Companies around the world are scrambling to overhaul how they communicate with the public when it comes to how much tax they pay, according to professional services firm KPMG.
While the Senate is currently investigating multinational firms such as Apple and Google over potential tax avoidance, other countries are also grappling with how to increase the public’s perception of fairness in their respective taxation systems.
Greg Wiebe, head of global tax for KPMG, told SmartCompany large corporations are currently responding to the global push to boost transparency and crack down on profit shifting.
“Societal pressures will create a situation where five years from now multinational corporations will be making some sort of declaration to the public in their public statements about here’s where we operate, here’s what our supply chain looks like, here’s the employment we have and the capital we’ve employed,” Wiebe predicts.

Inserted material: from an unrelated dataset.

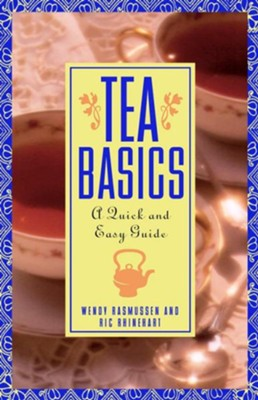 Tea Basics: A Quick and Easy Guide  -     By: Ric Rhinehart, Wendy Rasmussen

“Frankly, our clients are getting ready to tell that story today.”
Wiebe says the international tax debate is a way for governments to claw back trust by forcing companies to be just as transparent with their tax as individuals.
Australia, he says, is no exception.
“Ever since the global financial crisis and the great recession that followed, there has been a huge amount of mistrust in government,” Wiebe says.
“How do you get that trust back? You do two things – you increase transparency and you focus on the perception of fairness. That’s what you see in the whole taxation debate right now.”
The OECD released its final report into base erosion and profit-shifting last week, recommending, among other things, mandatory disclosure rules for perceived “aggressive or abusive” tax planning.
The Senate is yet to hand down its final report on corporate tax avoidance, but has put forward a draft report that suggests the Australian Tax Office name-and-shame companies who are not paying their fair share of tax.
While Wiebe applauds the OECD’s recommendations, he says it would be terrible for different jurisdictions to develop vastly different rules – for example, if one country requires a “roomful” of paperwork and another does not.
“The cost of compliance to corporations will be impossible,” Wiebe says.
“If it’s something that the taxing authorities or the government from a policy perspective want to see, then let’s develop one way of doing it and it’ll be costly for multinationals to comply but at least they’ll be able to comply in a consistent manner. But we’re already seeing that start to break apart a bit.”
Jane McCormick, head of tax for KPMG in Europe and Africa, agrees and questions whether “tonnes of confusing data” would actually help the public understand how much tax a business is paying.
“My real concern is that actually none of that is going to be really helpful to civil society,” she says.
“It’s a shame in a way, I think, if we get lots and lots of these different laws. It will be a much better thing [if it’s consistent] because business is getting its head around this and is getting to a situation where they have to explain themselves. They have to explain themselves in a way that is most appropriate for their business.”